[BEGIN Material provided]

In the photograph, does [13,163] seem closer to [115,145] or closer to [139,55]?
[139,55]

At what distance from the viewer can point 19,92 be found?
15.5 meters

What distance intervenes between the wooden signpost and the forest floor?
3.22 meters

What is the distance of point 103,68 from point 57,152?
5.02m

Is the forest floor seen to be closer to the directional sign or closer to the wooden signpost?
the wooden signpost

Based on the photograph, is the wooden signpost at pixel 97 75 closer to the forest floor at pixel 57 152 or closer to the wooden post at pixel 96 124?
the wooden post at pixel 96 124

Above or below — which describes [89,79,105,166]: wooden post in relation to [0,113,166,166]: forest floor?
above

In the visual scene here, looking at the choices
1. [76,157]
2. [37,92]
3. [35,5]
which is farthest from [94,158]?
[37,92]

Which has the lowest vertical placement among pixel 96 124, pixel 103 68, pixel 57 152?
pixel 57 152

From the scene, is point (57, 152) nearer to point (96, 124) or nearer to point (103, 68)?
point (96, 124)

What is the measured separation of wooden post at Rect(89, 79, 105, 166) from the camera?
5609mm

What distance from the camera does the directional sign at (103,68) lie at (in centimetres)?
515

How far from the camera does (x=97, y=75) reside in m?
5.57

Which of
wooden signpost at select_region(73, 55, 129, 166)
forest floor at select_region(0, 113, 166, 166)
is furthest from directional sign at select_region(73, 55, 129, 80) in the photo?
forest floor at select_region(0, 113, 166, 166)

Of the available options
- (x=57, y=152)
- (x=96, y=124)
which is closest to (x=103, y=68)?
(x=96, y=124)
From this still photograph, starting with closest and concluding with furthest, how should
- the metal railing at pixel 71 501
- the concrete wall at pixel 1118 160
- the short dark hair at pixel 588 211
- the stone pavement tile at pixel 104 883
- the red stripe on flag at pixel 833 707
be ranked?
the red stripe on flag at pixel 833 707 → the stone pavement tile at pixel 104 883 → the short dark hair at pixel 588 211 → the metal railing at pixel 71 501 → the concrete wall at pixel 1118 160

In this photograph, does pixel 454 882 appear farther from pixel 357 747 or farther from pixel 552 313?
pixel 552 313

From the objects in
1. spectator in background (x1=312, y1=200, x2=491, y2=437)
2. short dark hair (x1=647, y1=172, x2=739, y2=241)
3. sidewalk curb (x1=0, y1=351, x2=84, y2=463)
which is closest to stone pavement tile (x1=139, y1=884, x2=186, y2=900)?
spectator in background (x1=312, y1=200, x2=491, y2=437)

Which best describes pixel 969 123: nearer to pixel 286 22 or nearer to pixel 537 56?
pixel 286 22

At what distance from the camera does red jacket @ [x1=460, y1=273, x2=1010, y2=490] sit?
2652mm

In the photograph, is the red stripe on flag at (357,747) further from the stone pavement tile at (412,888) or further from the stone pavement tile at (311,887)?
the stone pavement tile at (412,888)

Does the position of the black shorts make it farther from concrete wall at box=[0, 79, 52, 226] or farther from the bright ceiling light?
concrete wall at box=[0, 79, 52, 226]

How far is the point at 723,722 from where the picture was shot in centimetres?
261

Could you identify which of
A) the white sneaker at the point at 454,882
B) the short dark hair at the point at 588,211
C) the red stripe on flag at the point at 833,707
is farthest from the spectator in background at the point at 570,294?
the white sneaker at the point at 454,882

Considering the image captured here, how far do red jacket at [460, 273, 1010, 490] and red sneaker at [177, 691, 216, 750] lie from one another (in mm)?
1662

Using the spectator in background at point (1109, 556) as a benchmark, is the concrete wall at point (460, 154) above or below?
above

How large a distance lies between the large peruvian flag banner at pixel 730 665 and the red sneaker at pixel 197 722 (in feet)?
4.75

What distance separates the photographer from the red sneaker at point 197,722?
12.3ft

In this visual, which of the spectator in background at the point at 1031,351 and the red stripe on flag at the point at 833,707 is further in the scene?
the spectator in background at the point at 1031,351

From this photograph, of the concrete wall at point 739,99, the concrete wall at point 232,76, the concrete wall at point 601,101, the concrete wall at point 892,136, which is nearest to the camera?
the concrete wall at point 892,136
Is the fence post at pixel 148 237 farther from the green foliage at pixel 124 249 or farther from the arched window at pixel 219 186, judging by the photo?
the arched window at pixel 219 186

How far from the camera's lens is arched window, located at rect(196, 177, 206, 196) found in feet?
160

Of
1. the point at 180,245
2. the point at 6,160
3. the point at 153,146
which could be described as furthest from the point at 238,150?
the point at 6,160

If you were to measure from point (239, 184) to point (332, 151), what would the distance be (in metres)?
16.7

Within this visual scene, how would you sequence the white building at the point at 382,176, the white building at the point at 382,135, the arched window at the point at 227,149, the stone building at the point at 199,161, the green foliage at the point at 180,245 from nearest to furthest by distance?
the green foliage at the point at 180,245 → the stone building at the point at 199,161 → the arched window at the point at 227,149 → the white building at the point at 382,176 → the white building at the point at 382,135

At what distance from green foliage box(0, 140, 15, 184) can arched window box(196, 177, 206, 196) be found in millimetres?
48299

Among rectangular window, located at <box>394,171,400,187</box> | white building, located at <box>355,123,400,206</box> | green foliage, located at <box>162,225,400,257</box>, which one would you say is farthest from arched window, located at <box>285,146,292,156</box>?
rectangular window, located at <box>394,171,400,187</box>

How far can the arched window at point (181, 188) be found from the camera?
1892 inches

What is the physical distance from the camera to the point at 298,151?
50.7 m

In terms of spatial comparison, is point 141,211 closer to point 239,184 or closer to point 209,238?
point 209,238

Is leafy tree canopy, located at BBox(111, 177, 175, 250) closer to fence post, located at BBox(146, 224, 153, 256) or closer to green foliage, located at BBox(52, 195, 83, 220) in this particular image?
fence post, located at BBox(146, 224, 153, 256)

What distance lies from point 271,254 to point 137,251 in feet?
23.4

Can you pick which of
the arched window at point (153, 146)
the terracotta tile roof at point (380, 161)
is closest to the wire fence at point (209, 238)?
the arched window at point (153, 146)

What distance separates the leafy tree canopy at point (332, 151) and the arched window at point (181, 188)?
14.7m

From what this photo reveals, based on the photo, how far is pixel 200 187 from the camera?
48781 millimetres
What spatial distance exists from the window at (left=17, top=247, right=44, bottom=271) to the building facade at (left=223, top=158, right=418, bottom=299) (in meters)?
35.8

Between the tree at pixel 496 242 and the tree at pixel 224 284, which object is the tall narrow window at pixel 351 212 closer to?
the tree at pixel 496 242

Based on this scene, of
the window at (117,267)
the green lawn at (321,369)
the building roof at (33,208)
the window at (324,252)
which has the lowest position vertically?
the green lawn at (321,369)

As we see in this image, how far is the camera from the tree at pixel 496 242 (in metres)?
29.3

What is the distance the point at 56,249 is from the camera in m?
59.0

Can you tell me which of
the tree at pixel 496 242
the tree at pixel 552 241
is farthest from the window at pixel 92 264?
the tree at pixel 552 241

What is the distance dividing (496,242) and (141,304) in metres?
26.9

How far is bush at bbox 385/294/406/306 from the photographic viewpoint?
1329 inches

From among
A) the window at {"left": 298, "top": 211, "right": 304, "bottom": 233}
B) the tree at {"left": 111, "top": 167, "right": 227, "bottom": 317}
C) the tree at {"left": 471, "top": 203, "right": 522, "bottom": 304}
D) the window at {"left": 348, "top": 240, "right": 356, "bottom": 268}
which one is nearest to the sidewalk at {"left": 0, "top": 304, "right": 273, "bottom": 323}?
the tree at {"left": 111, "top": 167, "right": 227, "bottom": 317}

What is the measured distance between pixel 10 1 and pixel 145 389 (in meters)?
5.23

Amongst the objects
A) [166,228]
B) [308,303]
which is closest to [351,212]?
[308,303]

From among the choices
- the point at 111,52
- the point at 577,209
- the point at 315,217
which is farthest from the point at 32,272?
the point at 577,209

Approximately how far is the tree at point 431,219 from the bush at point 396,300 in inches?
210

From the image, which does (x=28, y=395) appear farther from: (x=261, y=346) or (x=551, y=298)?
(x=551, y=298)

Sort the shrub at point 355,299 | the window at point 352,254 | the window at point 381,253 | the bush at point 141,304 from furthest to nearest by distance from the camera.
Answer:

[END Material provided]

Given exercise:
Please write out the lines above again word for word, beginning with the line containing "From among the choices" and continuing through the last line of the entries.

Written answer:
From among the choices
- the point at 111,52
- the point at 577,209
- the point at 315,217
which is farthest from the point at 32,272?
the point at 577,209

Approximately how far is the tree at point 431,219 from the bush at point 396,300 in inches?
210

From the image, which does (x=28, y=395) appear farther from: (x=261, y=346) or (x=551, y=298)?
(x=551, y=298)

Sort the shrub at point 355,299 | the window at point 352,254 | the window at point 381,253 | the bush at point 141,304 from furthest to nearest by distance from the camera.
Answer:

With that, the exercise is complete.